--- Start of Text segment ---
Docs: PE 2.8 » Troubleshooting » Common Problems & Solutions


Troubleshooting Common Errors

The Installer is Failing

Here are the main problems that can cause an install to blow up.

Is DNS Wrong?

If name resolution at your site isn’t quite behaving right, PE’s installer can go haywire.

  • Puppet agent has to be able to reach the puppet master server at one of its valid DNS names. (Specifically, the name you identified as the master’s hostname during the installer interview.)
  • The puppet master also has to be able to reach itself at the puppet master hostname you chose during installation.
  • If you’ve split the master and console roles onto different servers, they have to be able to talk to each other as well.

Are the Security Settings Wrong?

The installer fails in a similar way when the system’s firewall or security group is restricting the ports Puppet uses.

  • Puppet communicates on ports 8140, 61613, and 443. If you are installing the puppet master and the console on the same server, it must accept inbound traffic on all three ports. If you’ve split the two roles, the master must accept inbound traffic on 8140 and 61613 and the console must accept inbound traffic on 8140 and 443.
  • If your puppet master has multiple network interfaces, make sure it is allowing traffic via the IP address that its valid DNS names resolve to, not just via an internal interface.

Did You Try to Install the Console Before the Puppet Master?

If you are installing the console and the puppet master on separate servers and tried to install the console first, the installer may fail.

Are you upgrading from Open Source Puppet?

PE 2.6.0 introduced a bug that could cause upgrade installations to fail if FOSS Puppet had previously been installed. The issue has been fixed in PE 2.6.1 and later. Please be sure you are using the latest PE packages.

How Do I Recover From a Failed Install?

First, fix any configuration problem that may have caused the install to fail. See above for a list of the most common errors.

Next, run the uninstaller script. See the uninstallation instructions in this guide for full details.

After you have run the uninstaller, you can safely run the installer again.

After Upgrading, Some Users Can’t Access the Console

Manually Log Out

A bug in 2.6.0 can leave some users with mangled login cookies. Each affected user should type the following URL (replacing the name of your console server) into their browser’s location bar to log out, then attempt to load the console again:

https://console.example.com/logout

Agent Nodes Can’t Retrieve Their Configurations

Is the Puppet Master Reachable From the Agents?

Although this would probably have caused a problem during installation, it’s worth checking it first. You can check whether the master is reachable and active by trying:

$ telnet <puppet master's hostname> 8140

If the puppet master is alive and reachable, you’ll get something like:

Trying 172.16.158.132...
Connected to screech.example.com.
Escape character is '^]'.

Otherwise, it will return something like “name or service not known.”

To fix this, make sure the puppet master server is reachable at the DNS name your agents know it by and make sure that the pe-httpd service is running.

Can the Puppet Master Reach the Console?

The puppet master depends on the console for the names of the classes an agent node should get. If it can’t reach the console, it can’t compile configurations for nodes.
--- End of Text segment ---
--- Start of Entries supplied ---
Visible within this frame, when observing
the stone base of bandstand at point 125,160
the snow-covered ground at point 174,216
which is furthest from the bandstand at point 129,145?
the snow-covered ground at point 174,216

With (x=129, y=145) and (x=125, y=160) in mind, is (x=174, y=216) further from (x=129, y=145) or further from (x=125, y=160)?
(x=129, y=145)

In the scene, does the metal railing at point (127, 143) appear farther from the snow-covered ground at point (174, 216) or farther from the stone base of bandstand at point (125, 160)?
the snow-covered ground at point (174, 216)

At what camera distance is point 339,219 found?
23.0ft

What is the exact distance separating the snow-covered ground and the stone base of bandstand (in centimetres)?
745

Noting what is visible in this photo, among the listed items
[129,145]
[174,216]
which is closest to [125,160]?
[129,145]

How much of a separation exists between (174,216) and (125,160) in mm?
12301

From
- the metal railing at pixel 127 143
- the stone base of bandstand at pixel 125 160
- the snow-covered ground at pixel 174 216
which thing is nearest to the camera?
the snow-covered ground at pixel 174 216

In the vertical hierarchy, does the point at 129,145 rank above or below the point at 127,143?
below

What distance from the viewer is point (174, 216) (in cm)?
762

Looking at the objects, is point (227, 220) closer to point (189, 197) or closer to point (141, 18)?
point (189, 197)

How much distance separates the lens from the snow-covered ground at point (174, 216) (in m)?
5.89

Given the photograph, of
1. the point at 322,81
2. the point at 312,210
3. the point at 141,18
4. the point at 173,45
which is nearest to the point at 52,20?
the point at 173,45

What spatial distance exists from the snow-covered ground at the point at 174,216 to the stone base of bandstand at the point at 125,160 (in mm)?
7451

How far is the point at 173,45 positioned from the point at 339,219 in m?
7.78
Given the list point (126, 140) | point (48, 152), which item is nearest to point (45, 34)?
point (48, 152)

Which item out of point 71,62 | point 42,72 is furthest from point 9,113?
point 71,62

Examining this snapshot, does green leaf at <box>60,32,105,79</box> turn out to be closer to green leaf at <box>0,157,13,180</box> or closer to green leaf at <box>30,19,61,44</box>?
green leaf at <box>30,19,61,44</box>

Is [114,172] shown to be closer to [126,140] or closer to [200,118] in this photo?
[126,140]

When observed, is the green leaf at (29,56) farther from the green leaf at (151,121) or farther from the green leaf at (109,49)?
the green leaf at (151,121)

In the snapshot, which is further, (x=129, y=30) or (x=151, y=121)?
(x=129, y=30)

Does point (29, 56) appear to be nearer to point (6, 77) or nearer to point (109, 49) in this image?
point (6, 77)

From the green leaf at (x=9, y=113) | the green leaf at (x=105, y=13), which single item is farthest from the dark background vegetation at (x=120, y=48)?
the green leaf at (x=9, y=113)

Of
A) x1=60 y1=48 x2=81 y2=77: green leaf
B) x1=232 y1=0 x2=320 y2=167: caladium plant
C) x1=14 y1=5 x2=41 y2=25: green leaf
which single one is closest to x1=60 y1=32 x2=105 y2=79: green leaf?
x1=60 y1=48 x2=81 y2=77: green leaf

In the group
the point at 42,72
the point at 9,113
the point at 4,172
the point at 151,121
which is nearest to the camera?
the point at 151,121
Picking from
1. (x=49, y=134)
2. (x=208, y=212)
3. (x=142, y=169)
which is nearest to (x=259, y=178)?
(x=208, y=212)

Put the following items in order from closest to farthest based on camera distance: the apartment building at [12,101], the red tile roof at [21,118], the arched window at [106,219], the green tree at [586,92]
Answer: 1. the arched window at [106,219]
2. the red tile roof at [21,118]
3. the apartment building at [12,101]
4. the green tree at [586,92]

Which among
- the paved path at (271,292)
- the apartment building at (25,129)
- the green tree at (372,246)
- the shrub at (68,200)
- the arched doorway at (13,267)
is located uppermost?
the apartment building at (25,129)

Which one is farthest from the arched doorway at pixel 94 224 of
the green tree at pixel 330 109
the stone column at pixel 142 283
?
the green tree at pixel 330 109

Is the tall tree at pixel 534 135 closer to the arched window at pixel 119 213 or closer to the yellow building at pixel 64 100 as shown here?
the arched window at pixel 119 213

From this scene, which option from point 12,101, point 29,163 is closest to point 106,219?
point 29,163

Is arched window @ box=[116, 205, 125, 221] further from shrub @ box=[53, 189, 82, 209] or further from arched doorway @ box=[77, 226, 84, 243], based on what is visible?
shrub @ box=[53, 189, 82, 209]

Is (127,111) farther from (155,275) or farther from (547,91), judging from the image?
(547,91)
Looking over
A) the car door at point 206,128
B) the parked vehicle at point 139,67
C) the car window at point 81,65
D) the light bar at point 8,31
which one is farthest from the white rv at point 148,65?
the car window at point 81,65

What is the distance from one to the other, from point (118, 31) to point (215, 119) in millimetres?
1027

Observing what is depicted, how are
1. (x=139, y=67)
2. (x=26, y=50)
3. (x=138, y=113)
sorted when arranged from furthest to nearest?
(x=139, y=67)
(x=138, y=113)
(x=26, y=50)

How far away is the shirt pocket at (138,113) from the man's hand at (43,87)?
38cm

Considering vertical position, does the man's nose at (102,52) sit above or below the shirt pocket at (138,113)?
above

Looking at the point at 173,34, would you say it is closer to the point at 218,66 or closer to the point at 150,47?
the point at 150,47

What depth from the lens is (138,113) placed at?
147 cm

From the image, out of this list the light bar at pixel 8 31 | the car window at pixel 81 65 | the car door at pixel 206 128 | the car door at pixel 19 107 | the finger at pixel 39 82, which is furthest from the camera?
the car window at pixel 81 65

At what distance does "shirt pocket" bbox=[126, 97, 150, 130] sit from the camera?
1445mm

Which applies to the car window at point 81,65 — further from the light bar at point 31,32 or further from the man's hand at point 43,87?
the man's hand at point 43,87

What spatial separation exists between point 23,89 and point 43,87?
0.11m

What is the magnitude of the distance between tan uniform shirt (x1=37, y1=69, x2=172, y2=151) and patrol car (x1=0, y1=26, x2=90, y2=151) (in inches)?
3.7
--- End of Entries supplied ---
--- Start of Entries supplied ---
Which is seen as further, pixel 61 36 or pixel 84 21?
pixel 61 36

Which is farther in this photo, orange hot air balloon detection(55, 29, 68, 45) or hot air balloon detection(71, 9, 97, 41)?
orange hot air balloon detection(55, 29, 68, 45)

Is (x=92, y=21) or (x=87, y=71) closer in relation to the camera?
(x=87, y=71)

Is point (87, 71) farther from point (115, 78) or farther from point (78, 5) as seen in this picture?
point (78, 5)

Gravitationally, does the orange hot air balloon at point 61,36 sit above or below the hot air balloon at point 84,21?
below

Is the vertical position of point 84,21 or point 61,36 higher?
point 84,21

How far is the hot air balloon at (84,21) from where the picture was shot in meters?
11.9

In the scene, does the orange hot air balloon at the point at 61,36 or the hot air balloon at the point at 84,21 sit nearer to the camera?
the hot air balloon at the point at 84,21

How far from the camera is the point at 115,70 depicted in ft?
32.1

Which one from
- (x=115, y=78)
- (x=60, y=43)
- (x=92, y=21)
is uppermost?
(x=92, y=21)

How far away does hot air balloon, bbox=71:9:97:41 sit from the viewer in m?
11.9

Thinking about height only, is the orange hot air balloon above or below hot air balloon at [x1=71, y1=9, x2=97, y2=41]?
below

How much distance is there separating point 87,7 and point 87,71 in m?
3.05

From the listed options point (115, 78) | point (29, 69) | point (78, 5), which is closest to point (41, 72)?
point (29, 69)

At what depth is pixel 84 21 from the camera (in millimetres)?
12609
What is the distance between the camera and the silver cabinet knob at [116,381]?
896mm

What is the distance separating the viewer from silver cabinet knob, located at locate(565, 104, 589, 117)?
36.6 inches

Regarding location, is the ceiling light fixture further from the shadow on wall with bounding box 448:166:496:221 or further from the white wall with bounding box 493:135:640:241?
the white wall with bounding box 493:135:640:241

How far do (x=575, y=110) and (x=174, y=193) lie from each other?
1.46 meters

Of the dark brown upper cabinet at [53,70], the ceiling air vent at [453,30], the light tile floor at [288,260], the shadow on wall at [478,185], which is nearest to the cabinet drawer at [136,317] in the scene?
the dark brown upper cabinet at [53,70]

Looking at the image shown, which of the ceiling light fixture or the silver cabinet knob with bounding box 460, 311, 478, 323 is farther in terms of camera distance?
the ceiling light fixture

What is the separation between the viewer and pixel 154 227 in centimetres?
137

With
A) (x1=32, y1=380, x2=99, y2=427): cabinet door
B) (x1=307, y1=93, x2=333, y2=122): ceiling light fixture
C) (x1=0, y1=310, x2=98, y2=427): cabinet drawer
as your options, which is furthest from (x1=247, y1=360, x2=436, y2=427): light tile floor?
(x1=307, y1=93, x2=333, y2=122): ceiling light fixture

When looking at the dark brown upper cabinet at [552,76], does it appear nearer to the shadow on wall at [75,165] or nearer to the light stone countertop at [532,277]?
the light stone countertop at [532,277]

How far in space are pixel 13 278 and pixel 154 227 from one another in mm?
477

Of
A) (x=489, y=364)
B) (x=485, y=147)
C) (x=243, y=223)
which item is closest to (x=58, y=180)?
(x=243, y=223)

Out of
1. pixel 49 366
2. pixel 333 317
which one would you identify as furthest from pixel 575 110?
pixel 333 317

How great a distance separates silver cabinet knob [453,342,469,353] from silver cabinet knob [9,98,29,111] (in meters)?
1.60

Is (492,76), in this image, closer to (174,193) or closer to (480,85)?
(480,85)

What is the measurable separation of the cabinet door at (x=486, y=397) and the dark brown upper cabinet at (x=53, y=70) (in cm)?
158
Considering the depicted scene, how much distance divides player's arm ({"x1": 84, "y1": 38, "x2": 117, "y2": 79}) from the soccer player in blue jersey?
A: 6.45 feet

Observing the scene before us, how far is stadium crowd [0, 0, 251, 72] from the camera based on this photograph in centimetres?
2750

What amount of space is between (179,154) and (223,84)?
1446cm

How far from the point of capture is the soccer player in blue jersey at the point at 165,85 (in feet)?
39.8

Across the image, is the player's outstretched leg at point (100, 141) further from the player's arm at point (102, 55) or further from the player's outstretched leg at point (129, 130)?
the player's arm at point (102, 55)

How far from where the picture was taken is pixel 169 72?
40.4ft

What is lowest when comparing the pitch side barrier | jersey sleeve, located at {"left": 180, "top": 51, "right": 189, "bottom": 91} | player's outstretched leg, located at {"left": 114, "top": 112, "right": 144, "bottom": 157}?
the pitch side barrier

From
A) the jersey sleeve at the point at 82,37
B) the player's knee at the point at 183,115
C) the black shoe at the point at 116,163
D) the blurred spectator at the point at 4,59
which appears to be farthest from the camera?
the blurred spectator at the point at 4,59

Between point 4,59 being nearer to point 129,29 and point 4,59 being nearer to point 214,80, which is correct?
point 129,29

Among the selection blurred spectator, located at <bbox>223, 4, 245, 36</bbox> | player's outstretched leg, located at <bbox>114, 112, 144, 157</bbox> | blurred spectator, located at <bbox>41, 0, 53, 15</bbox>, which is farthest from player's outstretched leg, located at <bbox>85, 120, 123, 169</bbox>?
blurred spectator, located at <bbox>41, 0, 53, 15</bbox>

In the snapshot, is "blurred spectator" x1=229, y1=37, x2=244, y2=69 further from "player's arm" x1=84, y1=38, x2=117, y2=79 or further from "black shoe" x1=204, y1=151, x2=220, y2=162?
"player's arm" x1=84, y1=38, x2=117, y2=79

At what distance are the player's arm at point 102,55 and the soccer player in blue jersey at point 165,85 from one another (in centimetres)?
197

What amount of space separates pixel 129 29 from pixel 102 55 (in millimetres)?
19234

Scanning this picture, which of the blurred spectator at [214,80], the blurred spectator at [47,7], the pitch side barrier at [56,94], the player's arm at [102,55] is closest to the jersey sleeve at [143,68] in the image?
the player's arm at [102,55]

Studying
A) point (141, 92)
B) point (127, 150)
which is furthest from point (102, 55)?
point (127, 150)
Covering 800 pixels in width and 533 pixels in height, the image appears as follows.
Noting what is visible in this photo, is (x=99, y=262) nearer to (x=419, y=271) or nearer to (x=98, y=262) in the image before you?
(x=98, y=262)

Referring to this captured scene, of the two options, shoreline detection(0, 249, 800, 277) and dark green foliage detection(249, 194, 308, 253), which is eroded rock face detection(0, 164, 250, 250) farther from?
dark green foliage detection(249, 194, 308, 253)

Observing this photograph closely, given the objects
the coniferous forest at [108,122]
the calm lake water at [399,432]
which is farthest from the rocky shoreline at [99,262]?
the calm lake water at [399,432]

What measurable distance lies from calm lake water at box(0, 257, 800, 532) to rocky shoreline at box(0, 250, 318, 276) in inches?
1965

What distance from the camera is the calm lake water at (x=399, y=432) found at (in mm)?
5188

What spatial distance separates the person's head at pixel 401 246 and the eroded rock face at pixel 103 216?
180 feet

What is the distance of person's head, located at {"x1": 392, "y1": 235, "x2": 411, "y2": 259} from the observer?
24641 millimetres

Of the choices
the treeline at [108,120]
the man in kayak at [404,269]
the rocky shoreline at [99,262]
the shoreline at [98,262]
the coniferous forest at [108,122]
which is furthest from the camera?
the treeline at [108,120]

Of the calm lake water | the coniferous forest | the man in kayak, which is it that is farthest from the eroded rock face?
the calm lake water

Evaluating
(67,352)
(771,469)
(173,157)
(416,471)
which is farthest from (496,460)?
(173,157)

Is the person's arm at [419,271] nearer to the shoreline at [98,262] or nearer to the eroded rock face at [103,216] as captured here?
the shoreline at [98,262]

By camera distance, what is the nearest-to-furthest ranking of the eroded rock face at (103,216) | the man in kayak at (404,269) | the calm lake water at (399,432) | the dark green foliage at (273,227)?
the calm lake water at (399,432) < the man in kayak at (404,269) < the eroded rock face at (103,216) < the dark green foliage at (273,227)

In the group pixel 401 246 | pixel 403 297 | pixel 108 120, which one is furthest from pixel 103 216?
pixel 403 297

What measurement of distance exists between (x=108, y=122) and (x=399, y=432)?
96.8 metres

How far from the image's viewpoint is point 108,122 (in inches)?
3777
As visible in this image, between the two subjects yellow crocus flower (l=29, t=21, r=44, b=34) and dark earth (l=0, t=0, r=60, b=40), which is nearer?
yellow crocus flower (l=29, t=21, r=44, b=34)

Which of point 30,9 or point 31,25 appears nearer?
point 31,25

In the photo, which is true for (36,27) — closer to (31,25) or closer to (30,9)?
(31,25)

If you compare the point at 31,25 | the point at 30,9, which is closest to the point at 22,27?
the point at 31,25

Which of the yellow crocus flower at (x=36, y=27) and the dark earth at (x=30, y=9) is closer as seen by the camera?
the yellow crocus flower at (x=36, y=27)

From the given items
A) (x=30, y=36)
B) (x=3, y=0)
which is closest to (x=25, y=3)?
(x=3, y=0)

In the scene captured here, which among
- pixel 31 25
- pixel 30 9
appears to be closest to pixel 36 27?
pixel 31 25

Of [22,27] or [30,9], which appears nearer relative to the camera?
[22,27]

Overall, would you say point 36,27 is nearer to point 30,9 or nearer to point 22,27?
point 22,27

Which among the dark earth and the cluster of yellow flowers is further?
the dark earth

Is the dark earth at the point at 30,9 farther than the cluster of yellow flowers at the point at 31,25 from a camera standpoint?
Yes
--- End of Entries supplied ---
--- Start of Entries supplied ---
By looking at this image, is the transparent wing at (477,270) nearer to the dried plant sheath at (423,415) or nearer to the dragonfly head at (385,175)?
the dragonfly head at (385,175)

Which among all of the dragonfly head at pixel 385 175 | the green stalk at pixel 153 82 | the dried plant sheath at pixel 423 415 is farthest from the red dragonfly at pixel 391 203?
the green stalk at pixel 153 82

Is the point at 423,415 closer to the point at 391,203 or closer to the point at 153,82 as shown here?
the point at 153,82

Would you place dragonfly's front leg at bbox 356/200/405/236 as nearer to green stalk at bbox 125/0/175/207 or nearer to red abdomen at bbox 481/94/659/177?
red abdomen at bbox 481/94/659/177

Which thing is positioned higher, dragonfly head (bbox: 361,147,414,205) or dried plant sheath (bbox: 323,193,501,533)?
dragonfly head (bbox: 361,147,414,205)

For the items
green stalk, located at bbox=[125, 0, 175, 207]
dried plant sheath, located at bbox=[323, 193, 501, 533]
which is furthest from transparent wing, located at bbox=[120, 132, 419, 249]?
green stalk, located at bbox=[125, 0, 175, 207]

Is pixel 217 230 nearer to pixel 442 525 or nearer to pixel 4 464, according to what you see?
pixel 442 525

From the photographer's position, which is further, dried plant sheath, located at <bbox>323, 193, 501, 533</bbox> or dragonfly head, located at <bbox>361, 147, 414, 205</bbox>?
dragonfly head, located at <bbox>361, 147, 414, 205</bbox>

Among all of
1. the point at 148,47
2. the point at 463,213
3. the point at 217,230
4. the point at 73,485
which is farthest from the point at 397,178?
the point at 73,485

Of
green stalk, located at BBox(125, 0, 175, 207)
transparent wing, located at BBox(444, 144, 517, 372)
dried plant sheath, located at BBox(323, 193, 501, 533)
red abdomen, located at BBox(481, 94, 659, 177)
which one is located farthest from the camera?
--- End of Entries supplied ---
Exercise brief =>
Can you reproduce, word for word, the stretch of the Puppet Enterprise troubleshooting page from "The Installer is" through "other as well."?

Response =>
The Installer is Failing

Here are the main problems that can cause an install to blow up.

Is DNS Wrong?

If name resolution at your site isn’t quite behaving right, PE’s installer can go haywire.

  • Puppet agent has to be able to reach the puppet master server at one of its valid DNS names. (Specifically, the name you identified as the master’s hostname during the installer interview.)
  • The puppet master also has to be able to reach itself at the puppet master hostname you chose during installation.
  • If you’ve split the master and console roles onto different servers, they have to be able to talk to each other as well.